[Start of Attachment]
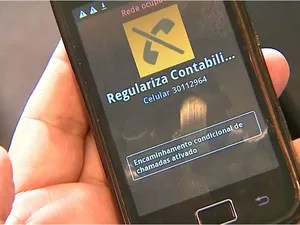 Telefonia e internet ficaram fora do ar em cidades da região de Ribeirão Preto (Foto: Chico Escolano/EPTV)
[End of Attachment]
[Start of Attachment]
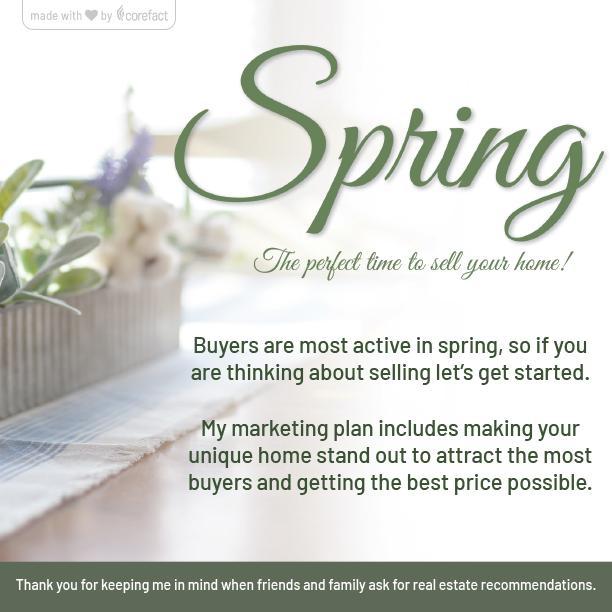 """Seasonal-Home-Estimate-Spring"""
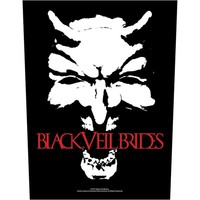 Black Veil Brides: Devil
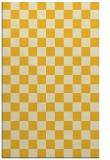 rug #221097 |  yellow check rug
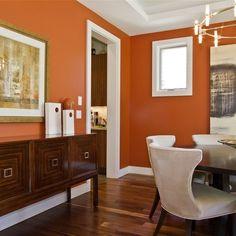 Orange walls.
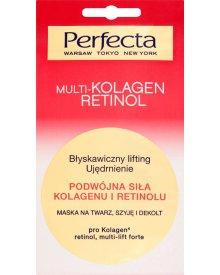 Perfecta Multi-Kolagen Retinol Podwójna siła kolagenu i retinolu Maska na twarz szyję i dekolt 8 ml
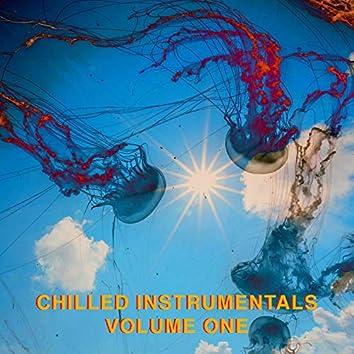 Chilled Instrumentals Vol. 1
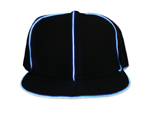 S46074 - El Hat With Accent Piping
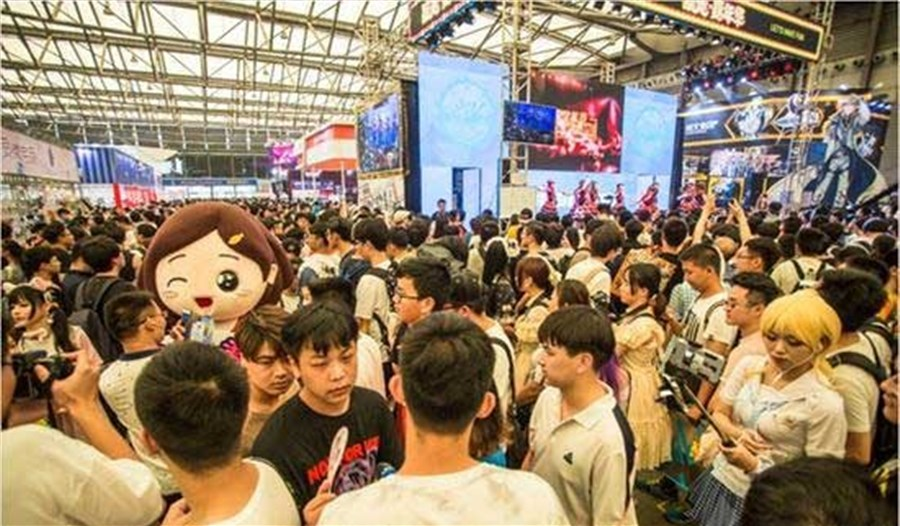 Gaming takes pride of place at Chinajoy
[End of Attachment]
Using the records above, print exactly the run of lines that starts with the line with "Chilled Instrumentals Vol. 1" and goes on through the line with "Gaming takes pride of place at Chinajoy", pictures excluded.

Completed exercise ▸
 Chilled Instrumentals Vol. 1
 S46074 - El Hat With Accent Piping
 Gaming takes pride of place at Chinajoy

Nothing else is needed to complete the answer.